[Spatial question records]
** start **
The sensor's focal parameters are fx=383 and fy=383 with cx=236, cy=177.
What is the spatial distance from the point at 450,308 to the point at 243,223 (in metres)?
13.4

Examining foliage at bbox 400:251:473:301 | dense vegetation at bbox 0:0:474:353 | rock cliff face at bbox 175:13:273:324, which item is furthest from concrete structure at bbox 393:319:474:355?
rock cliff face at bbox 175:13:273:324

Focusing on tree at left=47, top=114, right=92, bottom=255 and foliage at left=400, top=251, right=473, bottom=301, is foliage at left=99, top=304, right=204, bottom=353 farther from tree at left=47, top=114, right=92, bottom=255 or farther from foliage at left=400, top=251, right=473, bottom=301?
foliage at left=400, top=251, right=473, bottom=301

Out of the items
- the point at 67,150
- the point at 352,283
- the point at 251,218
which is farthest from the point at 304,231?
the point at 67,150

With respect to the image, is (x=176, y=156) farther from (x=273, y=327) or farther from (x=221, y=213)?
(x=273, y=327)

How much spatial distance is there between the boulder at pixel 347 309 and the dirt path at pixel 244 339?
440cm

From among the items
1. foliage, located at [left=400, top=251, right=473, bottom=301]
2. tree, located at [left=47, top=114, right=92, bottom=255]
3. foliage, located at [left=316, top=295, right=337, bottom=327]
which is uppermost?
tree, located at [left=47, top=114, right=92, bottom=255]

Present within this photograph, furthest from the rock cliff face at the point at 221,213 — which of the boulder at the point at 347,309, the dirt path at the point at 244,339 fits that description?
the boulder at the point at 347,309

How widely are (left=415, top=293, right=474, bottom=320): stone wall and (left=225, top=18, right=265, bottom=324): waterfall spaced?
** end **
**Instructions for the task:** Copy out all of the lines above word for word, with no changes.

**Completed task:**
The sensor's focal parameters are fx=383 and fy=383 with cx=236, cy=177.
What is the spatial distance from the point at 450,308 to the point at 243,223 (in metres)?
13.4

Examining foliage at bbox 400:251:473:301 | dense vegetation at bbox 0:0:474:353 | rock cliff face at bbox 175:13:273:324, which item is furthest from concrete structure at bbox 393:319:474:355?
rock cliff face at bbox 175:13:273:324

Focusing on tree at left=47, top=114, right=92, bottom=255 and foliage at left=400, top=251, right=473, bottom=301, is foliage at left=99, top=304, right=204, bottom=353 farther from tree at left=47, top=114, right=92, bottom=255 or farther from foliage at left=400, top=251, right=473, bottom=301?
foliage at left=400, top=251, right=473, bottom=301

Out of the items
- the point at 67,150
- the point at 352,283
- the point at 251,218
which is farthest from the point at 304,231?
the point at 67,150

With respect to the image, is (x=176, y=156) farther from (x=273, y=327) or farther from (x=221, y=213)?
(x=273, y=327)

How much spatial distance is there between the boulder at pixel 347 309 and the dirt path at pixel 244 339?
440cm

From among the items
1. foliage, located at [left=400, top=251, right=473, bottom=301]
2. tree, located at [left=47, top=114, right=92, bottom=255]
3. foliage, located at [left=316, top=295, right=337, bottom=327]
which is uppermost?
tree, located at [left=47, top=114, right=92, bottom=255]

Present within this photograph, furthest from the rock cliff face at the point at 221,213 — which of the boulder at the point at 347,309, the dirt path at the point at 244,339 fits that description?
the boulder at the point at 347,309

How widely are (left=415, top=293, right=474, bottom=320): stone wall and (left=225, top=18, right=265, bottom=324): waterfall spaced?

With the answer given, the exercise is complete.